Requirement | Copy each line of the records below word for word, leaving out the pictures.

Supplied information |

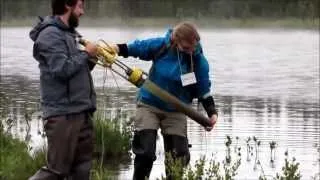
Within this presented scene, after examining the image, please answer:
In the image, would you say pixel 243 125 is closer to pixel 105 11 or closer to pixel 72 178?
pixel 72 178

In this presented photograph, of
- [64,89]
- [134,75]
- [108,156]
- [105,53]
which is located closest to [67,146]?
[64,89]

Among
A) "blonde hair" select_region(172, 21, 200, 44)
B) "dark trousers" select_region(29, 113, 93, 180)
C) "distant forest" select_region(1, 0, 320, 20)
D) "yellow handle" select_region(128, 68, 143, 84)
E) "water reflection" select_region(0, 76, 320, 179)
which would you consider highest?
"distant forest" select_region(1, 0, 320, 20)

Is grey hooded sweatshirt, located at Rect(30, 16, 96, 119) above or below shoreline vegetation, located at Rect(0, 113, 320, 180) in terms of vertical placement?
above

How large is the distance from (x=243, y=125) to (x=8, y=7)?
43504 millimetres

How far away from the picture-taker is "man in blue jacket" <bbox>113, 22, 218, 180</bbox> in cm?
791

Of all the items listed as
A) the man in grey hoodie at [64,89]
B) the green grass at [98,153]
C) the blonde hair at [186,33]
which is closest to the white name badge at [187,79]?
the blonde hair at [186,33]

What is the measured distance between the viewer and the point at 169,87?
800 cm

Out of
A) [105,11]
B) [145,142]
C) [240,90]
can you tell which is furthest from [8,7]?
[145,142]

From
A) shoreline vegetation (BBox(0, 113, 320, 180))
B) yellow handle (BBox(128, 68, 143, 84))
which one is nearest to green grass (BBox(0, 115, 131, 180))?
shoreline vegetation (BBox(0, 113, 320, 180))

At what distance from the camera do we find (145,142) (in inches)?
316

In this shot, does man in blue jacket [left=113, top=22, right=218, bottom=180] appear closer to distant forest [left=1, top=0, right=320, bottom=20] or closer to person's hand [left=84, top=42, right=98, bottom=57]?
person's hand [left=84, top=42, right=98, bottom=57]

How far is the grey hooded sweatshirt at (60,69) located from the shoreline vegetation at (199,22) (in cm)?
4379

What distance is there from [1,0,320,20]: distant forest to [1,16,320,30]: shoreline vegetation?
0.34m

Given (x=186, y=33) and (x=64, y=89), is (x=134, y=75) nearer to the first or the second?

Answer to the problem |
Within this presented scene, after examining the image, please answer:
In the image, would you say pixel 243 125 is closer to pixel 105 11 or closer to pixel 72 178?
pixel 72 178

In this presented photograph, of
- [64,89]
- [134,75]
- [108,156]
- [105,53]
which is located closest to [67,146]?
[64,89]

Among
A) "blonde hair" select_region(172, 21, 200, 44)
B) "dark trousers" select_region(29, 113, 93, 180)
C) "distant forest" select_region(1, 0, 320, 20)
D) "yellow handle" select_region(128, 68, 143, 84)
E) "water reflection" select_region(0, 76, 320, 179)
which would you consider highest?
"distant forest" select_region(1, 0, 320, 20)

Is grey hooded sweatshirt, located at Rect(30, 16, 96, 119) above or below shoreline vegetation, located at Rect(0, 113, 320, 180) in terms of vertical placement?
above

How large is the distance from (x=243, y=125) to (x=8, y=7)?
43504 millimetres

How far away from the picture-taker is "man in blue jacket" <bbox>113, 22, 218, 180</bbox> in cm?
791

Of all the items listed as
A) the man in grey hoodie at [64,89]
B) the green grass at [98,153]
C) the blonde hair at [186,33]
which is closest to the white name badge at [187,79]?
the blonde hair at [186,33]

What is the measured distance between the viewer and the point at 169,87?
800 cm

Out of
A) [105,11]
B) [145,142]
C) [240,90]
can you tell which is furthest from [8,7]?
[145,142]

From
A) shoreline vegetation (BBox(0, 113, 320, 180))
B) yellow handle (BBox(128, 68, 143, 84))
which one is nearest to green grass (BBox(0, 115, 131, 180))?
shoreline vegetation (BBox(0, 113, 320, 180))

At what distance from the camera do we find (145,142) (in inches)?
316

In this shot, does man in blue jacket [left=113, top=22, right=218, bottom=180] appear closer to distant forest [left=1, top=0, right=320, bottom=20] or closer to person's hand [left=84, top=42, right=98, bottom=57]?
person's hand [left=84, top=42, right=98, bottom=57]

How far is the grey hooded sweatshirt at (60,69) located from the shoreline vegetation at (199,22) (in cm)?
4379

What distance is there from [1,0,320,20]: distant forest to [1,16,320,30]: shoreline vegetation?
0.34m

Given (x=186, y=33) and (x=64, y=89), is (x=134, y=75) nearer to the first or the second?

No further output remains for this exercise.